To be done:
Continue the report on unaccompanied migrant youth, starting right after its final sentence.

Quoted passage:
↓

Exploitation, Poverty and Marginality among Unaccompanied Migrant Youth
by Stephanie Lynnette Canizales, University of Southern California
With unauthorized youth at the forefront of immigration reform discourse and policy proposals, understanding the diversity of their profiles and experiences is necessary to create holistic immigration policies.
In a new study, 2013 Center for Poverty Research Visiting Graduate Scholar Stephanie Lynnette Canizales conducted qualitative research with unauthorized youth who came to the U.S. as unaccompanied minors in order to support their families abroad. She has found that this growing and at-risk population faces exploitation, poverty and marginality that is neither acknowledged nor addressed by current policies.
Key Findings
- Unauthorized, unaccompanied working youth lack access to the supportive institutions necessary to manage the complex challenges they face.
- Unaccompanied minors are on the economic margins of urban society with low levels of education and knowledge of the English language, which makes them highly vulnerable to worker exploitation and social exclusion.
- Their precarious legal and financial situations lead to high levels of stress, depression, anxiety and physical pain.
Immigrant youth have been at the center of comprehensive federal immigration reform discussions since President Obama’s reelection in 2012. Approximately five million undocumented youth live in the U.S. today, with 1.1 million in California alone.
Research emphasizes the mental and emotional health risks of being denied access to rites of passage such as getting a job or driver’s license, or applying for college. Unaccompanied youth also lack the capital associated with parent or guardian support and participation in traditional supportive school environments that provide mentors and peers who legitimate social identity and membership.
Both the Development, Relief, and Education for Alien Minors (DREAM) Act, proposed in 2001, and Deferred Action for Childhood Arrivals (DACA), signed in June 2012, target unauthorized youth for legalization. However, education or military service requirements overlook 62 percent of the unauthorized youth population, including the subjects of this research—unaccompanied youth and young adults who come to the US to work to support families abroad.
Unaccompanied Immigrant Youth in Los Angeles
This study involved more than a year of ethnographic observations
and in-depth interviews of an informal immigrant youth support
group in Los Angeles. In nearly 200 hours of fieldwork, Canizales
interacted with anywhere between ten and 30 youth at each
meeting, and conducted 15 in-depth interviews to supplement field
observations.

↑

Records provided:
↓

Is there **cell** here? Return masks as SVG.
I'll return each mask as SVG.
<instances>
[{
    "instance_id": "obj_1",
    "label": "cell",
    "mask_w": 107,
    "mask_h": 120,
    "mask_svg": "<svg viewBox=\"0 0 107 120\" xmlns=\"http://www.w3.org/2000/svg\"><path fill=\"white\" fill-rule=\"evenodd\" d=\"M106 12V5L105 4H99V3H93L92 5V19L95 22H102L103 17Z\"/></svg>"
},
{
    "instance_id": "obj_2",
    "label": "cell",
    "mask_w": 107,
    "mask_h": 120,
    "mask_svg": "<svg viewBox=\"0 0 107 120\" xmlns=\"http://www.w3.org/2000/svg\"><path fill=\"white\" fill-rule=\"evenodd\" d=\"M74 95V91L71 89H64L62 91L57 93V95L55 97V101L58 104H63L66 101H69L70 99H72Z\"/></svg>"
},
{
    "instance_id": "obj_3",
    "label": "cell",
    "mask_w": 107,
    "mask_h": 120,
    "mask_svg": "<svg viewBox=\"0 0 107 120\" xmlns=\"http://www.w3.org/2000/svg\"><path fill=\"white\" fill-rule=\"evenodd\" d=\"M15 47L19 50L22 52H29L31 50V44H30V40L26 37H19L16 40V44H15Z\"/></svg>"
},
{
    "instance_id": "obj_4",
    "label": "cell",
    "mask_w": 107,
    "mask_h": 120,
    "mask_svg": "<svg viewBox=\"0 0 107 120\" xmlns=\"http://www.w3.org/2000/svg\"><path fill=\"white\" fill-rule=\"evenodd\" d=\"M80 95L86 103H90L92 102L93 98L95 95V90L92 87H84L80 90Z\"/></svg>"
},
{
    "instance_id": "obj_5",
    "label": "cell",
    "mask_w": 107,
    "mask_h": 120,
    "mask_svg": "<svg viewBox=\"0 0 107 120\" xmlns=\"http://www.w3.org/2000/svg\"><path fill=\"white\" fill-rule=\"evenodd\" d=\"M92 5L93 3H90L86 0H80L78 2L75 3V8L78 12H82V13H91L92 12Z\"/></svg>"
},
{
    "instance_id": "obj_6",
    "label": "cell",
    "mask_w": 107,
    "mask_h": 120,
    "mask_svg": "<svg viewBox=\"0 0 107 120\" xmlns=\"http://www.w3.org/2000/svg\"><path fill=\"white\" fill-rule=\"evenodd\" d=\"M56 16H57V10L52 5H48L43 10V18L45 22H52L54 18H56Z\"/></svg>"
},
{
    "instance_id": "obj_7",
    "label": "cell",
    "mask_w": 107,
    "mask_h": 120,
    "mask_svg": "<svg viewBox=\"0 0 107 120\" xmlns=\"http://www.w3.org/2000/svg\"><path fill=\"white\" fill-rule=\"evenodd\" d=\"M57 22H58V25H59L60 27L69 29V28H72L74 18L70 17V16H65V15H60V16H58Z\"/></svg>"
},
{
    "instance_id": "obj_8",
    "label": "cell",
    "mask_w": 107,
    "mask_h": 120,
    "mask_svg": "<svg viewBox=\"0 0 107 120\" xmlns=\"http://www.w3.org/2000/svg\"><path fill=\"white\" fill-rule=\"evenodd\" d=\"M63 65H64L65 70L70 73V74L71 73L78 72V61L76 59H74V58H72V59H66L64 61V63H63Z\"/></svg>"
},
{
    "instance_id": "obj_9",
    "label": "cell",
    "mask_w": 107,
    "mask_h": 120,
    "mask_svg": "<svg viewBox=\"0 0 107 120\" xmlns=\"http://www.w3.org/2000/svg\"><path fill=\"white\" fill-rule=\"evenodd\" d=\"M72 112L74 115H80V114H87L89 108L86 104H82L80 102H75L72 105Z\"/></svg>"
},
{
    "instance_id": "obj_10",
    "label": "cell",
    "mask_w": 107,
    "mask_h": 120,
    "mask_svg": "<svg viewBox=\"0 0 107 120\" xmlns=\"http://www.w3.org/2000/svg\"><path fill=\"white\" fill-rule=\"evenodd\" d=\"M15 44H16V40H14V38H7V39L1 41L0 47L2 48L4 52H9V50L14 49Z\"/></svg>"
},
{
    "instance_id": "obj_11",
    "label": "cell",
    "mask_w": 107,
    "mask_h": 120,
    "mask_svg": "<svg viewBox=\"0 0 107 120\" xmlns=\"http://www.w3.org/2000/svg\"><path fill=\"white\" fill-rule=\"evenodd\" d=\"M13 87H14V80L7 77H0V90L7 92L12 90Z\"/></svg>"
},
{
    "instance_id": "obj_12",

↑

Exercise result:
Group members were unauthorized working youth who migrated to Los Angeles as unaccompanied minors with the intention of working to support their families who remained in their countries of origin. They hailed from indigenous Mayan villages in Guatemala where the primary languages spoken are K’iche and Q’anjobal. The highest level of education among them was fourth grade with the exception of one young man who earned a GED after 10 years of study in the U.S. At the time of the study, the respondents were between 18 and 35 years old, and lived in the US between four and nineteen years. They worked in Downtown Los Angeles.
While many of youth like these may qualify for inclusive immigration policies based on age and length-of-stay, they are excluded because they are not enrolled in school. Furthermore, because they live without a parent or guardian, they are often unable to enroll in school and instead work to survive and to sustain their families abroad.
Interviews with the Youth
This study focused on one specific segment of this population:
Guatemalan Maya youth in Los Angeles, California. The youth
entered the U.S. as unaccompanied minors with low-levels of
education and English language knowledge, and started work in
occupations such as garment work, service, construction,
maintenance and domestic work.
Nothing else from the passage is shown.